* ACTIVITY:
Using the excerpt on Chea Serey below, answer these questions:
(a) In what year did Chea Serey launch the National Bank of Cambodia Platform?
(b) On what is the new electronic payment system she helped introduce based?
(c) What happened to the central bank's headquarters in Phnom Penh under the Khmer Rouge?

* EXCERPT TO READ:
::::
Digital leapfrogging in Cambodia 
Chea Serey took an active part in the digitalization of the Khmer economy. In 2017, in order to replace an outdated infrastructure which made the cost of making transactions too high – due to financial institutions with heavy paperwork, over-staffing and waste of time, Chea Serey launched the National Bank of Cambodia Platform, a trading system that allows all financial institutions to make transactions online. Under her leadership, retail payment infrastructure has been modernized: she also led the effort to introduce new electronic payment system based in QR codes. This dynamic had ripple effects on many sectors of the economy. As of 2018, Chea Serey noted that “twenty years ago, telecommunication cost in Cambodia was the highest in ASEAN according to an ADB study, but now I can confidently say that access to Internet is the cheapest in the ASEAN."

Banking boom in Cambodia 
As director of the Central Bank of Cambodia, Chea Serey has overlooked the restoration of Cambodia's banking system, which depletion has been symbolized by the blowing up to the headquarters of the central bank in Phnom Penh under the Khmer Rouge. When Chea Serey started work at the National Bank of Cambodia, there were 16 banks and now there are 38, seven or which are specialised banks and 32 commercial banks.
::::
* DATASET EXCERPT:

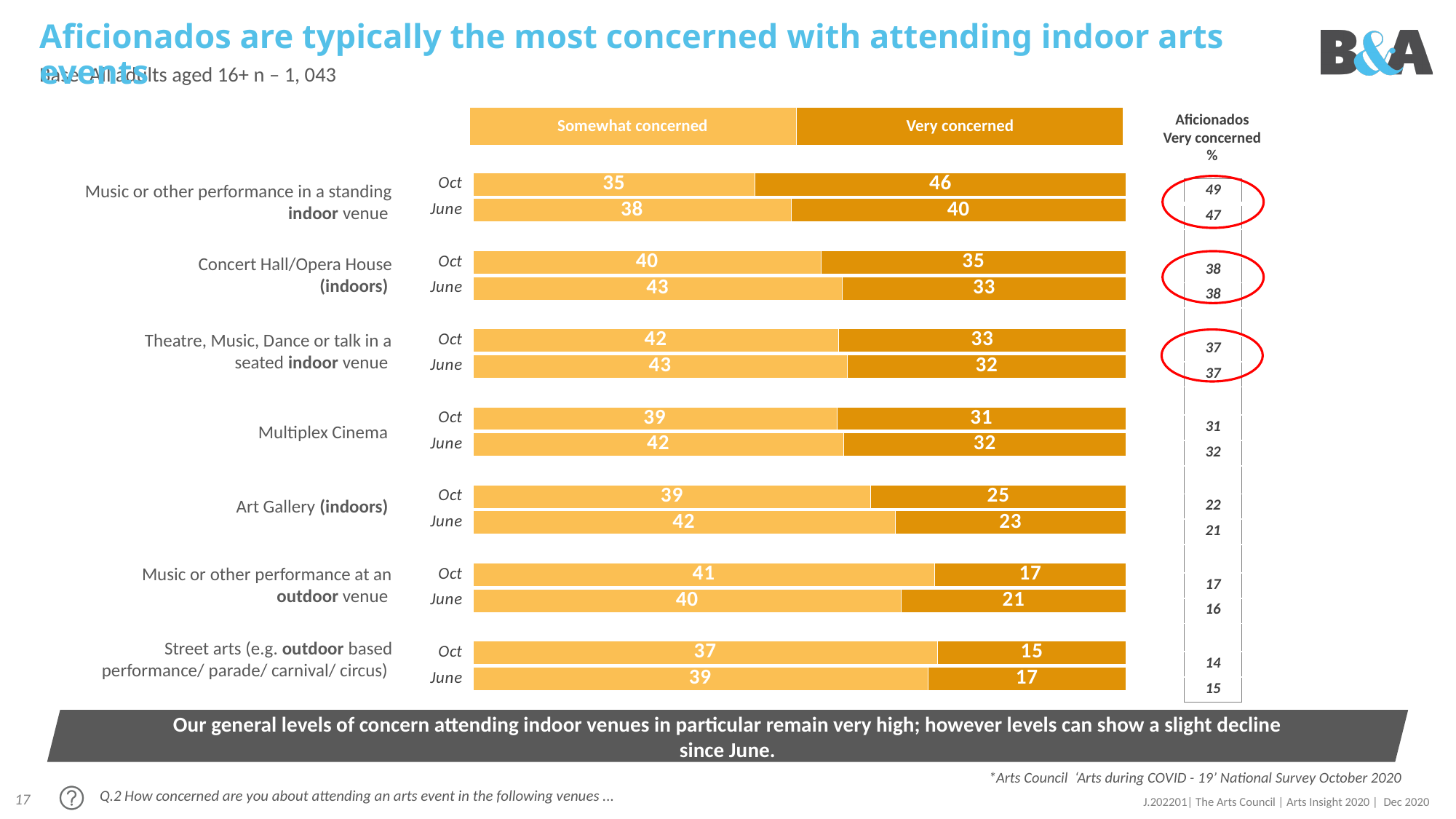
What are the two legend entries of the chart? Somewhat concerned, Very concerned Which venue has the lowest 'Very concerned' value in Oct? Street arts (e.g. outdoor based performance/ parade/ carnival/ circus) Which has the larger 'Very concerned' value in Oct: 'Art Gallery (indoors)' or 'Multiplex Cinema'? Multiplex Cinema What is the Aficionados 'Very concerned %' for 'Concert Hall/Opera House (indoors)' in Oct? 38 What is the total of the Oct stacked bar for 'Music or other performance in a standing indoor venue'? 81 How many venue categories are shown in the chart? 7 What kind of chart is shown on the slide? Stacked bar chart By how much did the 'Very concerned' value for 'Music or other performance in a standing indoor venue' change from June to Oct? 6 What is the 'Very concerned' value for 'Music or other performance in a standing indoor venue' in Oct? 46 How many series does the legend list? 2 Which venue has the highest 'Very concerned' value in Oct? Music or other performance in a standing indoor venue What is the 'Somewhat concerned' value for 'Concert Hall/Opera House (indoors)' in June? 43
::::
* EXERCISE RESPONSE:
(a) 2017.
(b) QR codes.
(c) It was blown up.